Exercise passage -
========

One early follower, or subsequent fellow-traveller, of MacDonald was Edith Nesbitt, a leading figure in the development of children’s fantasy. Nesbitt continued the legacy of MacDonald through her realisation that literature, and in particular fantasy literature, could morally educate children, without having to resort to overt moralism – although in her case the morality in question was less religious than socialist, as she was a devoted follower of Morris’ political views and a founder of the Fabian Society; her innovation was to combine outright fantasy elements (wish-giving goblins, magic carpets and so forth) with a realistic depiction of contemporary children. Both as a founder of modern children’s fantasy and more generally of the species of fantasy in which elements of the fantastic are injected into realistic stories, she has had a lasting influence.

========

Record excerpts -
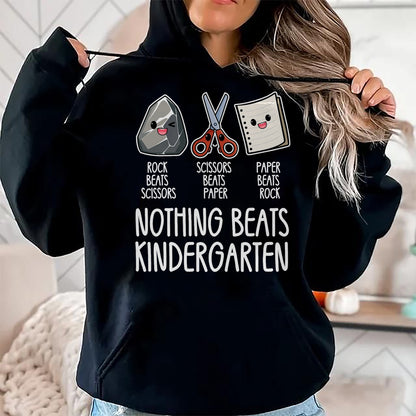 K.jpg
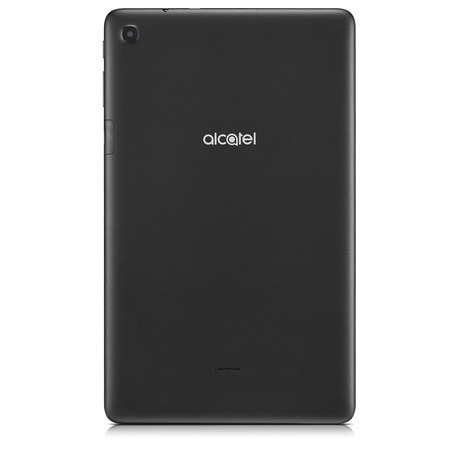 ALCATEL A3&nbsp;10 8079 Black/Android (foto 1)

========

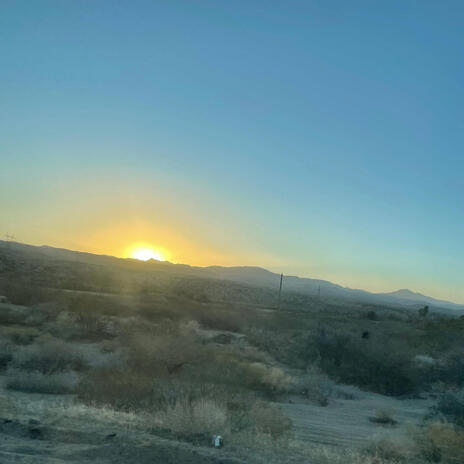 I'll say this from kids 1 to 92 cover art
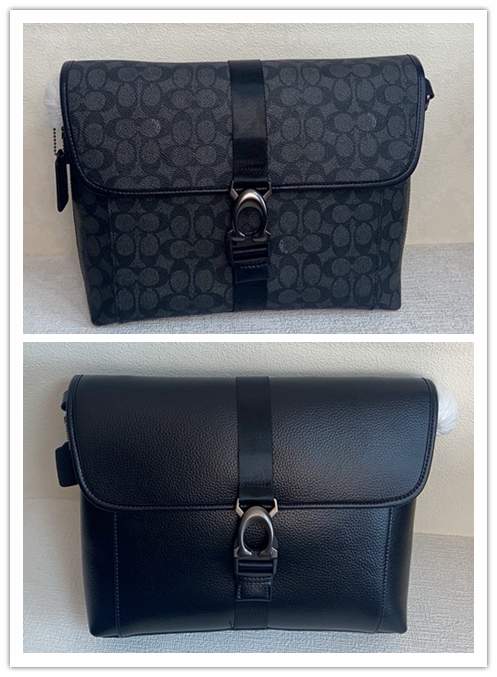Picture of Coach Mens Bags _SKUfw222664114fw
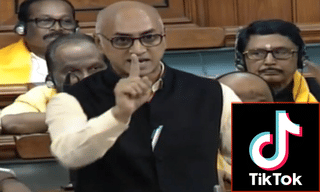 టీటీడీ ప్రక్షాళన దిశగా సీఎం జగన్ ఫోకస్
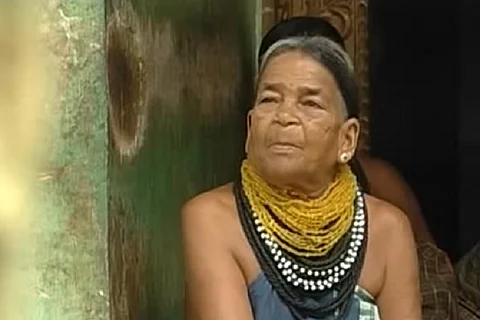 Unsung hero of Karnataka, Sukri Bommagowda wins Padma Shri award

========

Work instructions - Repeat verbatim the stretch of the Edith Nesbitt passage above that opens with the words "One early follower, or" and closes with "a lasting influence.".

The completed task -
One early follower, or subsequent fellow-traveller, of MacDonald was Edith Nesbitt, a leading figure in the development of children’s fantasy. Nesbitt continued the legacy of MacDonald through her realisation that literature, and in particular fantasy literature, could morally educate children, without having to resort to overt moralism – although in her case the morality in question was less religious than socialist, as she was a devoted follower of Morris’ political views and a founder of the Fabian Society; her innovation was to combine outright fantasy elements (wish-giving goblins, magic carpets and so forth) with a realistic depiction of contemporary children. Both as a founder of modern children’s fantasy and more generally of the species of fantasy in which elements of the fantastic are injected into realistic stories, she has had a lasting influence.